…Работорговля должна продолжаться. Таково убеждение наших

      предсказателей и колдунов. Они знают, что вашей стране, как бы

      могущественна она ни была, не дано остановить то, что было 

     завещано нашими богами.

     Из письма дагомейского короля Гезо английскому парламенту

     

Славный город Ливерпуль

     «Из ливерпульской гавани всегда по четвергам суда уходят в плавание к далеким берегам», – писал Редьярд Киплинг. И суда действительно уходили – и по четвергам, и в другие дни недели – на протяжении всего XVIII столетия. Правда, плыли они не «в Бразилию, к далеким берегам» – уделом большинства кораблей, покидавших Ливерпуль в те годы, была «Треугольная торговля». Что это такое, в славном городе знали все, включая вихрастых юнцов из приходских школ. Небольшие и юркие бриги и шхуны шли к побережью Гвинейского Залива, сбывали аборигенам «колониальные товары», грузили в свои трюмы «черное дерево» и отправлялись к берегам английских колоний в Америке. Сбыв там свой груз, они брали на борт местную продукцию и возвращались в Ливерпуль.

     Рейсы «по треугольнику» давали до 600% прибыли – таких барышей не обеспечивали ни китайский чай, ни ост-индские пряности, ни канадские меха.

────────────────

## ПОСТАВЛЕННАЯ ЗАДАЧА
Перепишите дословно фрагмент приведенного выше текста о ливерпульской работорговле: всё от слов «Из письма дагомейского» и до слов «возвращались в Ливерпуль.».

## ПРЕДСТАВЛЕННЫЕ ДАННЫЕ
────────────────

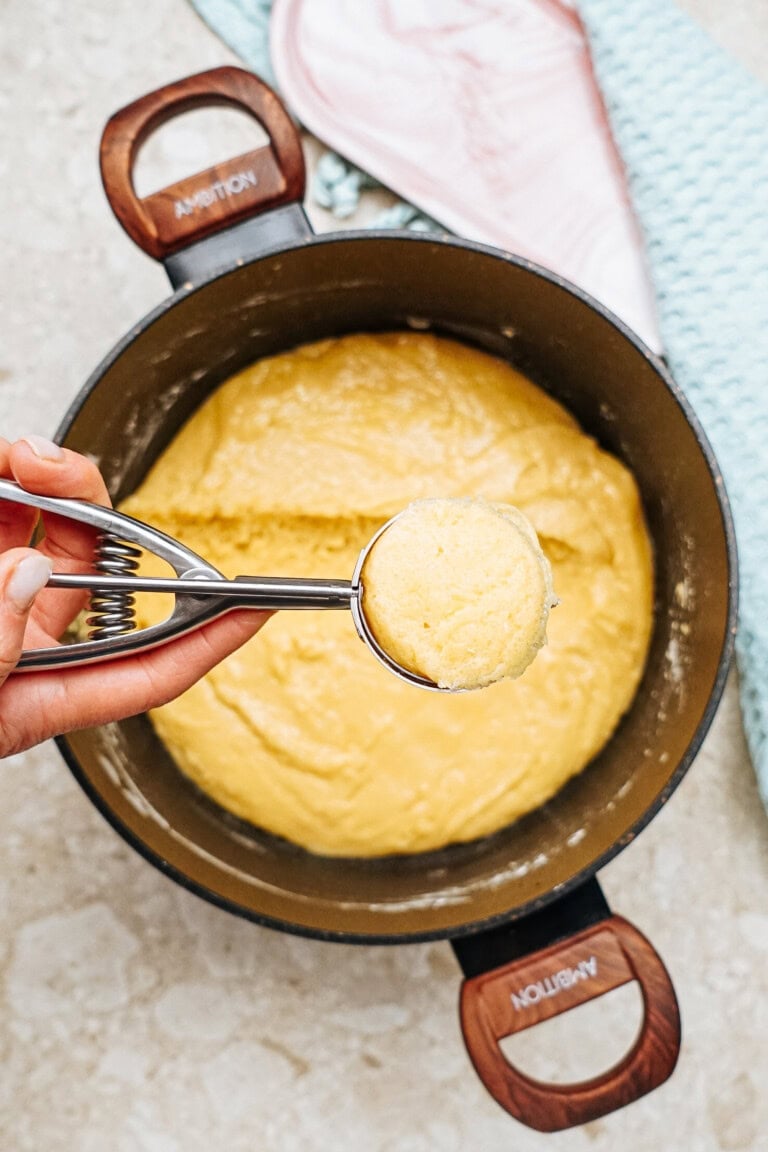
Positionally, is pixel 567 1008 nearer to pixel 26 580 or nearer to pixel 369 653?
pixel 369 653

────────────────

## РЕШЕНИЕ ЗАДАНИЯ
Из письма дагомейского короля Гезо английскому парламенту

     

Славный город Ливерпуль

     «Из ливерпульской гавани всегда по четвергам суда уходят в плавание к далеким берегам», – писал Редьярд Киплинг. И суда действительно уходили – и по четвергам, и в другие дни недели – на протяжении всего XVIII столетия. Правда, плыли они не «в Бразилию, к далеким берегам» – уделом большинства кораблей, покидавших Ливерпуль в те годы, была «Треугольная торговля». Что это такое, в славном городе знали все, включая вихрастых юнцов из приходских школ. Небольшие и юркие бриги и шхуны шли к побережью Гвинейского Залива, сбывали аборигенам «колониальные товары», грузили в свои трюмы «черное дерево» и отправлялись к берегам английских колоний в Америке. Сбыв там свой груз, они брали на борт местную продукцию и возвращались в Ливерпуль.